┌────────
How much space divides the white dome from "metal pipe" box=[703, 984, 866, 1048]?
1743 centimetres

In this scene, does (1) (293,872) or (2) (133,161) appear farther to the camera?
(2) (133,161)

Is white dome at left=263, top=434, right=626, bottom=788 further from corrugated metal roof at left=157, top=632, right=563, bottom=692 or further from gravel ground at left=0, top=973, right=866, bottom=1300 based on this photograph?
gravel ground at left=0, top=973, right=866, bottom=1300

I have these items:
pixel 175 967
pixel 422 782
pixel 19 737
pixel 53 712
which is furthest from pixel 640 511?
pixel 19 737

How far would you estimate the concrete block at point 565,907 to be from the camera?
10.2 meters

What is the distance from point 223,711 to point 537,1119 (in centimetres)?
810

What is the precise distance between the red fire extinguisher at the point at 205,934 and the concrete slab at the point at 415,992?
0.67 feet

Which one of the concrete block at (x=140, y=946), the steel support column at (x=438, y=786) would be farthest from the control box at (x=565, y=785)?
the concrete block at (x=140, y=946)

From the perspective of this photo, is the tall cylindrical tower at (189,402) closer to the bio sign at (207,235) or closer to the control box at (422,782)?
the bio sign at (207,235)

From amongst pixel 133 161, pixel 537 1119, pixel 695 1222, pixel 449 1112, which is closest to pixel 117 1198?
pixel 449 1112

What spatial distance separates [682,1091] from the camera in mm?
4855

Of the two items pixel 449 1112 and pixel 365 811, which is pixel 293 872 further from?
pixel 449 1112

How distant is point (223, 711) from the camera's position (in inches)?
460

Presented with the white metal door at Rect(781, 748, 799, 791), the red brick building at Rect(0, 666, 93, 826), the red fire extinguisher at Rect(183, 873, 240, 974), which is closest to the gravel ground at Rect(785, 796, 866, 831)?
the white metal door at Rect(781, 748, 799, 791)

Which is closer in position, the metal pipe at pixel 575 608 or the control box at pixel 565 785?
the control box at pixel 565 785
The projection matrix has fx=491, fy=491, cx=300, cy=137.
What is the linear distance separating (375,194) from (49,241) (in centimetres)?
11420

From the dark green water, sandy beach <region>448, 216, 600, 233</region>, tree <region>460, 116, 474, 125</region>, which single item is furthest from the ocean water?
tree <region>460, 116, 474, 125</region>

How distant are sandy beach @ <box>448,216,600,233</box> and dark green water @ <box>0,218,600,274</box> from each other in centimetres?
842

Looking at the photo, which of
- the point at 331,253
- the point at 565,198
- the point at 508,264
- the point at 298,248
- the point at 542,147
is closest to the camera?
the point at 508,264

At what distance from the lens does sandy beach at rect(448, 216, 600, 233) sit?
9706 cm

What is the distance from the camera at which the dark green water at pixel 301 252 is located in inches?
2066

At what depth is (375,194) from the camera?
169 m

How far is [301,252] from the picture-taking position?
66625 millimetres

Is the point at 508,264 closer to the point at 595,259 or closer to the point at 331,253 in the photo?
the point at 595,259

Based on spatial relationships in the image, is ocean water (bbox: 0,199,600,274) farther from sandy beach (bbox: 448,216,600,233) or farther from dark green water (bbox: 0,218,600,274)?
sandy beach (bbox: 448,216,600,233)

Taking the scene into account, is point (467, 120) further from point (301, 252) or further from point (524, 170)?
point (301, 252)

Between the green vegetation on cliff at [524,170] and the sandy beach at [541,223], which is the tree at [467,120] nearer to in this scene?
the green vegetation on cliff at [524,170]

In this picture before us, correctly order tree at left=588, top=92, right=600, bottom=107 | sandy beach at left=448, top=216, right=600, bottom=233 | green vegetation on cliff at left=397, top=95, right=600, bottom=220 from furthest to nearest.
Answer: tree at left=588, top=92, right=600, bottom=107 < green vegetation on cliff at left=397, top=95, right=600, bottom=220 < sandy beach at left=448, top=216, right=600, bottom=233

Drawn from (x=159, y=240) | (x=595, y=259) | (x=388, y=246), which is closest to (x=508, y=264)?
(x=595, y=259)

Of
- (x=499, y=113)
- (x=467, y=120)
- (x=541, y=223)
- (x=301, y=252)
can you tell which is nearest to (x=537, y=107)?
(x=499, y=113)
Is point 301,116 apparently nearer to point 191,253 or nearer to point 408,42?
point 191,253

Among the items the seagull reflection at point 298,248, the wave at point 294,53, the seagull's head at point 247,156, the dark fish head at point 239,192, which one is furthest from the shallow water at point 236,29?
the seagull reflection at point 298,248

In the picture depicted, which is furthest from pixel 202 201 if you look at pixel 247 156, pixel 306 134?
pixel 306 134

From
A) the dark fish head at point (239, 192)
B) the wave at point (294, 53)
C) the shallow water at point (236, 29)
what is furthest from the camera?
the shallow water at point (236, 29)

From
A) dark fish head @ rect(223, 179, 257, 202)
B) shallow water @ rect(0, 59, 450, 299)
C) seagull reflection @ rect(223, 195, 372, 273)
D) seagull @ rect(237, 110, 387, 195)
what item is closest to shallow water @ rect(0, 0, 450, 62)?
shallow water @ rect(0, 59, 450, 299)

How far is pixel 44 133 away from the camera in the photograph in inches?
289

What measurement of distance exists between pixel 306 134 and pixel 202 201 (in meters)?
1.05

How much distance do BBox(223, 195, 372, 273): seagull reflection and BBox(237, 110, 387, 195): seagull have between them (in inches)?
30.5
└────────
WRITTEN EXERCISE -
Reproduce all of the material above word for word, keeping every line in its original order.

RESULT OF THE EXERCISE -
How much space divides the white dome from "metal pipe" box=[703, 984, 866, 1048]?
1743 centimetres

In this scene, does (1) (293,872) or (2) (133,161) appear farther to the camera?
(2) (133,161)

Is white dome at left=263, top=434, right=626, bottom=788 further from corrugated metal roof at left=157, top=632, right=563, bottom=692 or further from gravel ground at left=0, top=973, right=866, bottom=1300 based on this photograph?
gravel ground at left=0, top=973, right=866, bottom=1300

I have these items:
pixel 175 967
pixel 422 782
pixel 19 737
pixel 53 712
which is furthest from pixel 640 511?
pixel 19 737

How far would you estimate the concrete block at point 565,907 to be from the camera?
10.2 meters

What is the distance from point 223,711 to point 537,1119 (in centimetres)?
810

What is the precise distance between the red fire extinguisher at the point at 205,934 and the concrete slab at the point at 415,992?
0.67 feet

Which one of the concrete block at (x=140, y=946), the steel support column at (x=438, y=786) would be farthest from the control box at (x=565, y=785)?
the concrete block at (x=140, y=946)

From the perspective of this photo, is the tall cylindrical tower at (189,402) closer to the bio sign at (207,235) or closer to the control box at (422,782)?
the bio sign at (207,235)

From amongst pixel 133 161, pixel 537 1119, pixel 695 1222, pixel 449 1112, which is closest to pixel 117 1198?
pixel 449 1112

What spatial distance separates [682,1091] from the camera in mm?
4855

Of the two items pixel 449 1112 and pixel 365 811, which is pixel 293 872 further from?
pixel 449 1112

How distant is point (223, 711) from the camera's position (in inches)?
460

Presented with the white metal door at Rect(781, 748, 799, 791), the red brick building at Rect(0, 666, 93, 826), the red fire extinguisher at Rect(183, 873, 240, 974), which is closest to the gravel ground at Rect(785, 796, 866, 831)?
the white metal door at Rect(781, 748, 799, 791)

Which is closer in position, the metal pipe at pixel 575 608 or the control box at pixel 565 785?
the control box at pixel 565 785
The projection matrix has fx=491, fy=491, cx=300, cy=137.
What is the linear distance separating (375,194) from (49,241) (in centimetres)?
11420

From the dark green water, sandy beach <region>448, 216, 600, 233</region>, tree <region>460, 116, 474, 125</region>, which single item is furthest from the ocean water?
tree <region>460, 116, 474, 125</region>

How distant are sandy beach @ <box>448,216,600,233</box> and dark green water @ <box>0,218,600,274</box> from each other in centimetres?
842

Looking at the photo, which of
- the point at 331,253
- the point at 565,198
- the point at 508,264
- the point at 298,248
- the point at 542,147
is closest to the camera?
the point at 508,264

At what distance from the lens does sandy beach at rect(448, 216, 600, 233) sit?
9706 cm

What is the distance from the camera at which the dark green water at pixel 301 252 is located in inches?
2066

At what depth is (375,194) from the camera?
169 m

How far is [301,252] from the picture-taking position?
66625 millimetres

Is the point at 508,264 closer to the point at 595,259 or closer to the point at 331,253 in the photo?
the point at 595,259

Based on spatial relationships in the image, is ocean water (bbox: 0,199,600,274) farther from sandy beach (bbox: 448,216,600,233) or farther from dark green water (bbox: 0,218,600,274)?
sandy beach (bbox: 448,216,600,233)

Taking the scene into account, is point (467, 120) further from point (301, 252) or further from point (524, 170)?
point (301, 252)

Between the green vegetation on cliff at [524,170] and the sandy beach at [541,223], which is the tree at [467,120] nearer to in this scene?
the green vegetation on cliff at [524,170]

In this picture before us, correctly order tree at left=588, top=92, right=600, bottom=107 | sandy beach at left=448, top=216, right=600, bottom=233 | green vegetation on cliff at left=397, top=95, right=600, bottom=220 from furthest to nearest.
Answer: tree at left=588, top=92, right=600, bottom=107 < green vegetation on cliff at left=397, top=95, right=600, bottom=220 < sandy beach at left=448, top=216, right=600, bottom=233

Drawn from (x=159, y=240) | (x=595, y=259) | (x=388, y=246), which is closest to (x=508, y=264)?
(x=595, y=259)

Of
- (x=499, y=113)
- (x=467, y=120)
- (x=541, y=223)
- (x=301, y=252)
can you tell which is nearest to (x=537, y=107)?
(x=499, y=113)
Is point 301,116 apparently nearer to point 191,253 or nearer to point 408,42?
point 191,253

Among the items the seagull reflection at point 298,248, the wave at point 294,53, the seagull's head at point 247,156, the dark fish head at point 239,192, which one is furthest from the shallow water at point 236,29?
the seagull reflection at point 298,248

In the picture depicted, which is furthest from pixel 202 201 if you look at pixel 247 156, pixel 306 134?
pixel 306 134

From
A) the dark fish head at point (239, 192)
B) the wave at point (294, 53)
C) the shallow water at point (236, 29)
what is furthest from the camera?
the shallow water at point (236, 29)

From
A) dark fish head @ rect(223, 179, 257, 202)
B) shallow water @ rect(0, 59, 450, 299)
C) seagull reflection @ rect(223, 195, 372, 273)
D) seagull @ rect(237, 110, 387, 195)
what item is closest to shallow water @ rect(0, 0, 450, 62)?
shallow water @ rect(0, 59, 450, 299)

How far is pixel 44 133 away from the camera in the photograph in inches?
289

What measurement of distance exists between pixel 306 134 and pixel 202 201 (in meters)?
1.05

How much distance do BBox(223, 195, 372, 273): seagull reflection and BBox(237, 110, 387, 195): seagull have between them (in inches)?
30.5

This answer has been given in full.